[STATED PROBLEM]
Write out again only the lines running from the one that contains "From the options listed as" to the end of the records below, including both the first and the last.

- - - - -

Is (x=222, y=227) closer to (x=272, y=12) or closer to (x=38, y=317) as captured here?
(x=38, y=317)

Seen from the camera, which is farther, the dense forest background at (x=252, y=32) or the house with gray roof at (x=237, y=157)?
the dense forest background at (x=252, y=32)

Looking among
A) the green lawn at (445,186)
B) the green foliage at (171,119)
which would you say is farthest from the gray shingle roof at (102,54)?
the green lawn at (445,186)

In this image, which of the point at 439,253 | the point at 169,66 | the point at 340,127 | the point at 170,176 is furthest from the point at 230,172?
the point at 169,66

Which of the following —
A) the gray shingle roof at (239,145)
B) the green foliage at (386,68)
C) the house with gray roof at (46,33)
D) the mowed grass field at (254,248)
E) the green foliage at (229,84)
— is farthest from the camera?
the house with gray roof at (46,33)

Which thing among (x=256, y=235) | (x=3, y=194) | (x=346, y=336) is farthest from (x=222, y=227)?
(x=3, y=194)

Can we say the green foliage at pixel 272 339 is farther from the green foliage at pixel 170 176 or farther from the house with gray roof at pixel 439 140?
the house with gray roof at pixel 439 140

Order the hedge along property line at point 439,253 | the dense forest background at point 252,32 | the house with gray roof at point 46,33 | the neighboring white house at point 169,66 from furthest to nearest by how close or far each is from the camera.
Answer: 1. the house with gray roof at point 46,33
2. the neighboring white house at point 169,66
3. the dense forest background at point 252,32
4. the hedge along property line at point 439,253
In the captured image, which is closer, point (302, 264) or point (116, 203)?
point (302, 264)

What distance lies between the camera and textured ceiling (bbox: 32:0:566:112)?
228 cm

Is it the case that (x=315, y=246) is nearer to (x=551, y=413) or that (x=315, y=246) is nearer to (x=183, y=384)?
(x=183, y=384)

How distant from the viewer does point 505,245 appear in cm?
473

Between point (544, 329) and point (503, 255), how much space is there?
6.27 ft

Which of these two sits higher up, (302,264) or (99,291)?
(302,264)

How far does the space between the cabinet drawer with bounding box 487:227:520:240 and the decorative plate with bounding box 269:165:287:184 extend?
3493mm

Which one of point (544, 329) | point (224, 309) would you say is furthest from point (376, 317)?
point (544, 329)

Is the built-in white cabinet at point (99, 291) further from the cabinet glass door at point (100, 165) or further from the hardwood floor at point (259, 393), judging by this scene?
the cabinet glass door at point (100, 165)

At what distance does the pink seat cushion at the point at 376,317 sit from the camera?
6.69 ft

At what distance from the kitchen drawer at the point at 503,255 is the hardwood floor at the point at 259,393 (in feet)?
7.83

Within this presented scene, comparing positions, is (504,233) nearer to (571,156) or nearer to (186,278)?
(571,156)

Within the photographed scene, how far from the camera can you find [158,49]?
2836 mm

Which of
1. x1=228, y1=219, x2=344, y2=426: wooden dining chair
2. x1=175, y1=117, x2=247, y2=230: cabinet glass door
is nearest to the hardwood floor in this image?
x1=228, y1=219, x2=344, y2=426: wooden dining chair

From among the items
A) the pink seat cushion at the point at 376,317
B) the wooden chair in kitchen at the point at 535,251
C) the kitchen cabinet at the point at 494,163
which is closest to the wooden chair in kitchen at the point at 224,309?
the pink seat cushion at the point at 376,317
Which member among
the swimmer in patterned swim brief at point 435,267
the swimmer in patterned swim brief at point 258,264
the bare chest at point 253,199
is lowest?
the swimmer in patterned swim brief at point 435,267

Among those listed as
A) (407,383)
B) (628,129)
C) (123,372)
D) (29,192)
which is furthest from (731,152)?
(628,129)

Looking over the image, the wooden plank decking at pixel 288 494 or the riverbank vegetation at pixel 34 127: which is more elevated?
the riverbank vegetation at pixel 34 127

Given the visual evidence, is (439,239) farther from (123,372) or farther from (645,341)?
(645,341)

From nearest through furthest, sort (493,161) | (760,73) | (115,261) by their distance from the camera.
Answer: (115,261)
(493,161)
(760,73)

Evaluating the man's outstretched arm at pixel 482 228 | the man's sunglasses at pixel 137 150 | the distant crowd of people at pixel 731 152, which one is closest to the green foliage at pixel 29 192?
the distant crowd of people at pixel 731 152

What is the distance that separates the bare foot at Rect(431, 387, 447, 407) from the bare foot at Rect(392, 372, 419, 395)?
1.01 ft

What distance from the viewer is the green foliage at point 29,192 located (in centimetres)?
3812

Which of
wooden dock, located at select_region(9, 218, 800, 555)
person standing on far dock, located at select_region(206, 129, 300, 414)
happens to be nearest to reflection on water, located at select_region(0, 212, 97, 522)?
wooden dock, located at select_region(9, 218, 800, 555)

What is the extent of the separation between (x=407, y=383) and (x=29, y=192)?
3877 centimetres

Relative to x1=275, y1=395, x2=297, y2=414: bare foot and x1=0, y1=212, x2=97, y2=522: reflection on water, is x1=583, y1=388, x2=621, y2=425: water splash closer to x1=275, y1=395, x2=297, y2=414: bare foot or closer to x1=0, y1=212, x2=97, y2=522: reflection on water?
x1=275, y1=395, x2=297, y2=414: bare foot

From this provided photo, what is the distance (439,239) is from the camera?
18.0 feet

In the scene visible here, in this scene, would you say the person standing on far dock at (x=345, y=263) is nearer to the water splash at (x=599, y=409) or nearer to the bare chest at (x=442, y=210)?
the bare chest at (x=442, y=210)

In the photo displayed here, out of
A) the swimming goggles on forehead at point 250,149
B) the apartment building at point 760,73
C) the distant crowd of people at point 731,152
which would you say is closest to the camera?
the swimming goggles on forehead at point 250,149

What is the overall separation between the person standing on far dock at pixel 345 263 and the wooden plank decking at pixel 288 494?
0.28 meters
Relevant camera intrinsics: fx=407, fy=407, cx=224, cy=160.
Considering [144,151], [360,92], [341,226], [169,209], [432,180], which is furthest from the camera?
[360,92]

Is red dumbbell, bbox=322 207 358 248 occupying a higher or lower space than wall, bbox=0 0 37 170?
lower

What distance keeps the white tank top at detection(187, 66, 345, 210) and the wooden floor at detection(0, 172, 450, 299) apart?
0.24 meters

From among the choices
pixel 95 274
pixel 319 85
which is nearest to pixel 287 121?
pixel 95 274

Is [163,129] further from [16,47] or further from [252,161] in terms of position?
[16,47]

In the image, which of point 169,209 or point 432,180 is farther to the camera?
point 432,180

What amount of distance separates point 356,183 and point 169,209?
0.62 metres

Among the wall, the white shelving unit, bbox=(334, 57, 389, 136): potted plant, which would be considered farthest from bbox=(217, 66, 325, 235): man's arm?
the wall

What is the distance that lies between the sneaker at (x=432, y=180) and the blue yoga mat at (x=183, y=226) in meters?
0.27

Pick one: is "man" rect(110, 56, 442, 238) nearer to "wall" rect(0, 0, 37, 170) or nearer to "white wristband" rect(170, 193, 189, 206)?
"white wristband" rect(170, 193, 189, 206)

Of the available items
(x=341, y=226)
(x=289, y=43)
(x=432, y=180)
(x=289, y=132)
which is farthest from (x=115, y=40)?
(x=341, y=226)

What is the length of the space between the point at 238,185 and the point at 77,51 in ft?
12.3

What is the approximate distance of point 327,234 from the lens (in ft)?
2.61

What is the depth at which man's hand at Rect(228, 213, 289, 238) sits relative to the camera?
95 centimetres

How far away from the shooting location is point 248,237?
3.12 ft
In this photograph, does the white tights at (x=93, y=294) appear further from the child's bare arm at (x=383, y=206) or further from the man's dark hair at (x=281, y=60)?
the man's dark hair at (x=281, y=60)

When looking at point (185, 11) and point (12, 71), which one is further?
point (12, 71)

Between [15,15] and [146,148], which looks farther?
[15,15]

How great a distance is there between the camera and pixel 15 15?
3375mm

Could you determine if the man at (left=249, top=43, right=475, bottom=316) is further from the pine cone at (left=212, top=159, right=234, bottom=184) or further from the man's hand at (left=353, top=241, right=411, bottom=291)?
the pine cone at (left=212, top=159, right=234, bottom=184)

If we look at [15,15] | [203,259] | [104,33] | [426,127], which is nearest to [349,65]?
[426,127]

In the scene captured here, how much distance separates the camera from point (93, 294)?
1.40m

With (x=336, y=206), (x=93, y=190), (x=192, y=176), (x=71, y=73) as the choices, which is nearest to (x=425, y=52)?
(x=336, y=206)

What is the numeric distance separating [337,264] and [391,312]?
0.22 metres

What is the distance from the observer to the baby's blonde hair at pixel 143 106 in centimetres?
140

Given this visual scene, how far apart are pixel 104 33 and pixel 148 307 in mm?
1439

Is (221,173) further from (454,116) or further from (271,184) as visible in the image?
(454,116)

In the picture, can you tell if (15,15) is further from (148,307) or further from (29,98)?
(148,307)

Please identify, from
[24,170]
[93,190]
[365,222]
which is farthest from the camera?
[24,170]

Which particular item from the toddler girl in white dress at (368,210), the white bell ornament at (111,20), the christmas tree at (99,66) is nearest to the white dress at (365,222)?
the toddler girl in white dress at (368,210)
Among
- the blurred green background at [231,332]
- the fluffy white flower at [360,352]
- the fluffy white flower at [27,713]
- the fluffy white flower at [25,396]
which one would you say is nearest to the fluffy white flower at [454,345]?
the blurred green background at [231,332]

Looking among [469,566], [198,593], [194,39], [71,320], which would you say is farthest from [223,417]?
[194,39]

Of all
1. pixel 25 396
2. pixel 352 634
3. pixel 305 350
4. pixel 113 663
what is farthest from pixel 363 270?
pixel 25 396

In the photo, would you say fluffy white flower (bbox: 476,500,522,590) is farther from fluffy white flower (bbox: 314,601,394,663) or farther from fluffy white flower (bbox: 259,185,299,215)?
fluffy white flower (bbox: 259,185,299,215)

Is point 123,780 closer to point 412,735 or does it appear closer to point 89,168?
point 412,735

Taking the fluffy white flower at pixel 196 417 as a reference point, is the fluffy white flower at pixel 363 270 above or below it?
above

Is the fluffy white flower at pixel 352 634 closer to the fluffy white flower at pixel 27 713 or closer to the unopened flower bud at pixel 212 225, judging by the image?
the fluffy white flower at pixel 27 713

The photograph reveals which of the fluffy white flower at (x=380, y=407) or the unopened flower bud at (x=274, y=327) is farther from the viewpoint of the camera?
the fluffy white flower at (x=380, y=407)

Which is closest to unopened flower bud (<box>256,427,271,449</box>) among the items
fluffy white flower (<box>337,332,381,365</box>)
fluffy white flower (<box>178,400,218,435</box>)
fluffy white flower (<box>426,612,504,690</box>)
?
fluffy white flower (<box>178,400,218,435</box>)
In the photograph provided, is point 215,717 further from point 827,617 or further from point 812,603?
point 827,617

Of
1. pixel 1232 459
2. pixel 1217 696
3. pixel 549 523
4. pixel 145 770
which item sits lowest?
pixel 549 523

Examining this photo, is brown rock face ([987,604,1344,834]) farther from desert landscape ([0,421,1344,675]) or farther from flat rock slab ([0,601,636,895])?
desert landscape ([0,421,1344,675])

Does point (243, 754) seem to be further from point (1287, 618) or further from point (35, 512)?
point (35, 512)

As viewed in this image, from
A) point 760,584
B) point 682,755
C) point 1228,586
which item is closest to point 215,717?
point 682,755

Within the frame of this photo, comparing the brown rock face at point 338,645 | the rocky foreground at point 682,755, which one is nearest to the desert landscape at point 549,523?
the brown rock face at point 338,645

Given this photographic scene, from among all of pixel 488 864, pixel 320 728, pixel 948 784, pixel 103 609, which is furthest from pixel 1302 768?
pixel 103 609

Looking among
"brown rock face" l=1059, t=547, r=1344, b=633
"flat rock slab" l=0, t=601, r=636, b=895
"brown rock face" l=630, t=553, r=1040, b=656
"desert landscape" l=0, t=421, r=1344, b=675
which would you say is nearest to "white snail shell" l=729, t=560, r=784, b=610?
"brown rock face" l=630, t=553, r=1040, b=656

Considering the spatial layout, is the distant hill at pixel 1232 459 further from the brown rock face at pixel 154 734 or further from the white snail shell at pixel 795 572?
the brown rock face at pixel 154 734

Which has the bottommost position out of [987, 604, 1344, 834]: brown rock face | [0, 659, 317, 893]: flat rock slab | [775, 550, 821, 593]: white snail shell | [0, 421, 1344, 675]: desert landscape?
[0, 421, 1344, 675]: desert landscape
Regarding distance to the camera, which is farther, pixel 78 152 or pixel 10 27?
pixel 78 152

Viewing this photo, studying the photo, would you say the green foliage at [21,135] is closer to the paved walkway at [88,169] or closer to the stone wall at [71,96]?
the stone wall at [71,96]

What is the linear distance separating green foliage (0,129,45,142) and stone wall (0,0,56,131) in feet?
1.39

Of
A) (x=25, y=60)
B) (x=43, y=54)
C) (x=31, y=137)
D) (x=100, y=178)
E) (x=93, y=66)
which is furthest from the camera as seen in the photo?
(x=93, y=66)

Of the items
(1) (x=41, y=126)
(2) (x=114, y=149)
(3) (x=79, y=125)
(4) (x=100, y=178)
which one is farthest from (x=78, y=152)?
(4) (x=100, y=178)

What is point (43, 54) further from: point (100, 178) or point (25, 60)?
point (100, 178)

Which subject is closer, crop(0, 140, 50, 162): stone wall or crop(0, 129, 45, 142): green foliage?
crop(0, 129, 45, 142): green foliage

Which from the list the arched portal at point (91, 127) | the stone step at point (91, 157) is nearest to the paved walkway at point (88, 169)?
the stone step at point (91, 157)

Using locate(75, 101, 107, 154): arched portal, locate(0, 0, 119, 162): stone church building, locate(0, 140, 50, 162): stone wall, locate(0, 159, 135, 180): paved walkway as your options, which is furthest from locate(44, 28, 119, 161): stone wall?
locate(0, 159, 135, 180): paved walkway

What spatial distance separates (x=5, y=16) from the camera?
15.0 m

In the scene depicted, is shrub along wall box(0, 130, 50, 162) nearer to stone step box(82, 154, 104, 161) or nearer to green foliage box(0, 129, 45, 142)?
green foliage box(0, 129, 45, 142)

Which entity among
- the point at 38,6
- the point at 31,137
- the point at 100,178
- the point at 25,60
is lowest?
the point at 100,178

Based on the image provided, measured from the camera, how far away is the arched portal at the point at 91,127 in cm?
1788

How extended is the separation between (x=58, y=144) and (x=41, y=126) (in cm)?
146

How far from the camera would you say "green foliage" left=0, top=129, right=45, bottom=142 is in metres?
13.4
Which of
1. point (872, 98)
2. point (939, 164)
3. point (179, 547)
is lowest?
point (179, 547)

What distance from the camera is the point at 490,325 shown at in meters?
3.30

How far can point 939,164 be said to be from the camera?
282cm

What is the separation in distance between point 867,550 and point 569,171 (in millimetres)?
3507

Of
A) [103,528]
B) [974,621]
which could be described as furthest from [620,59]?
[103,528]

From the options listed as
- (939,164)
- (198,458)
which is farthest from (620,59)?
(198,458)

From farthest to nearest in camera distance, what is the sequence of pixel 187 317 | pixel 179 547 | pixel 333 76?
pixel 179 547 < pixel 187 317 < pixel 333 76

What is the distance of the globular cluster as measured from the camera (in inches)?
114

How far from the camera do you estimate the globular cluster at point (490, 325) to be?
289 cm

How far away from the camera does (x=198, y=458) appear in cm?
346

- - - - -

[EXERCISE RESPONSE]
From the options listed as
- (939,164)
- (198,458)
which is farthest from (620,59)?
(198,458)

From farthest to nearest in camera distance, what is the sequence of pixel 187 317 | pixel 179 547 | pixel 333 76?
pixel 179 547 < pixel 187 317 < pixel 333 76

What is the distance of the globular cluster as measured from the camera (in inches)?
114

How far from the camera do you estimate the globular cluster at point (490, 325) to be?
289 cm

How far away from the camera does (x=198, y=458) appear in cm?
346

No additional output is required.